Update the listing below by changing every occurrence of "vertical support column" to "upright pillar" and leaving everything else unchanged.

##### DATASET RECORDS

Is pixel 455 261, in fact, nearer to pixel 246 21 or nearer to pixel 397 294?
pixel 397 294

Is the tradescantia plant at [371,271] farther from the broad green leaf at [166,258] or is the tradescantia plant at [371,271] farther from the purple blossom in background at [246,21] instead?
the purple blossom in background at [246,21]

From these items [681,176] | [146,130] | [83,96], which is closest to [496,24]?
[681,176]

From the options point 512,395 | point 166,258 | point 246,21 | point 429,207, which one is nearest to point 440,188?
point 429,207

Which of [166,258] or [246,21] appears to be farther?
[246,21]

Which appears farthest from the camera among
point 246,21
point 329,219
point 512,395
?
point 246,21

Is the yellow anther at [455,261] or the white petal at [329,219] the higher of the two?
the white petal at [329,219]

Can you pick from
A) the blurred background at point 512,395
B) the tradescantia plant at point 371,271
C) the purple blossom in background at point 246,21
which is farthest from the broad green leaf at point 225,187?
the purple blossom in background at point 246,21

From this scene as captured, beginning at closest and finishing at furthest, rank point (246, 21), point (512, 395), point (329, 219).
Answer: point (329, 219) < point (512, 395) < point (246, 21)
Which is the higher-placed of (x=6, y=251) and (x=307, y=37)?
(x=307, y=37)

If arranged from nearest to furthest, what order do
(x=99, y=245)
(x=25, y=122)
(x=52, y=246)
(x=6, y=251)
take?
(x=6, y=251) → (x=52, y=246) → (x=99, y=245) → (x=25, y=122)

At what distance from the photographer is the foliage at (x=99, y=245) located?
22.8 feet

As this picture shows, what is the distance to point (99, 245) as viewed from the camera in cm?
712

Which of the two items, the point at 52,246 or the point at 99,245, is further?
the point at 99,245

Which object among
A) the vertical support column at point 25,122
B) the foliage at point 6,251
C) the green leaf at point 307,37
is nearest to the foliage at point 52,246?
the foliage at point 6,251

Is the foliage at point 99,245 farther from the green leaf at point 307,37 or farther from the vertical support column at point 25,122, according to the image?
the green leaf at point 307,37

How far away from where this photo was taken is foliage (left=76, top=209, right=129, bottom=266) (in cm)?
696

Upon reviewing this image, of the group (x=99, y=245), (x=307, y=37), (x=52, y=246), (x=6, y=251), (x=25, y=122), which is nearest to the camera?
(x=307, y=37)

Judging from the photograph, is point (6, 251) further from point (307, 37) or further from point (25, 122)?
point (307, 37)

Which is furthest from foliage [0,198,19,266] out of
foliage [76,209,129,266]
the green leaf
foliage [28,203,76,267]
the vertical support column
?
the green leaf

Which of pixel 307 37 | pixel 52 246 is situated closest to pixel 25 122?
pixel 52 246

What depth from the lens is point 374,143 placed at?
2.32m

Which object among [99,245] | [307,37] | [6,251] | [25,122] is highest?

##########

**SOLUTION TO THIS PROBLEM**
Is pixel 455 261, in fact, nearer to pixel 246 21 or nearer to pixel 397 294?
pixel 397 294

Is the tradescantia plant at [371,271] farther from the broad green leaf at [166,258] or is the tradescantia plant at [371,271] farther from the purple blossom in background at [246,21] instead?
the purple blossom in background at [246,21]

From these items [681,176] | [146,130] | [83,96], which is closest to [496,24]?
[681,176]

From the options point 512,395 | point 166,258 | point 246,21 | point 429,207, which one is nearest to point 440,188?
point 429,207

Which of [166,258] or [246,21] appears to be farther?
[246,21]

Which appears farthest from the camera among
point 246,21
point 329,219
point 512,395
?
point 246,21

Is the yellow anther at [455,261] or the white petal at [329,219] the higher of the two?
the white petal at [329,219]

Can you pick from
A) the blurred background at point 512,395
B) the tradescantia plant at point 371,271
C) the purple blossom in background at point 246,21
which is farthest from the broad green leaf at point 225,187?
the purple blossom in background at point 246,21

From this scene as captured, beginning at closest and finishing at furthest, rank point (246, 21), point (512, 395), point (329, 219).
Answer: point (329, 219) < point (512, 395) < point (246, 21)
Which is the higher-placed of (x=6, y=251) and (x=307, y=37)?
(x=307, y=37)

If arranged from nearest to furthest, what order do
(x=99, y=245)
(x=25, y=122)
(x=52, y=246)
(x=6, y=251)
take?
(x=6, y=251) → (x=52, y=246) → (x=99, y=245) → (x=25, y=122)

At what distance from the photographer is the foliage at (x=99, y=245) located?
22.8 feet

As this picture shows, what is the distance to point (99, 245) as viewed from the camera in cm?
712

Which of the two items, the point at 52,246 or the point at 99,245, is further?
the point at 99,245

Which object among
A) the upright pillar at point 25,122
B) the foliage at point 6,251
C) the green leaf at point 307,37
is nearest to the foliage at point 52,246?
the foliage at point 6,251

Is the foliage at point 99,245 farther from the green leaf at point 307,37 or farther from the upright pillar at point 25,122, according to the image?
the green leaf at point 307,37

How far away from where this photo was taken is foliage (left=76, top=209, right=129, bottom=266) (in cm)?
696

Upon reviewing this image, of the group (x=99, y=245), (x=307, y=37), (x=52, y=246), (x=6, y=251), (x=25, y=122), which is nearest to the camera?
(x=307, y=37)

Judging from the photograph, is point (6, 251) further from point (307, 37) or further from point (25, 122)?
point (307, 37)

Which is furthest from foliage [0,198,19,266] out of
foliage [76,209,129,266]
the green leaf
foliage [28,203,76,267]
the upright pillar
?
the green leaf

Which of pixel 307 37 | pixel 52 246 is situated closest to pixel 25 122?
pixel 52 246

What depth from the lens is point 374,143 placed at?
2.32m

Which object among [99,245] | [307,37] | [6,251] | [25,122] is highest?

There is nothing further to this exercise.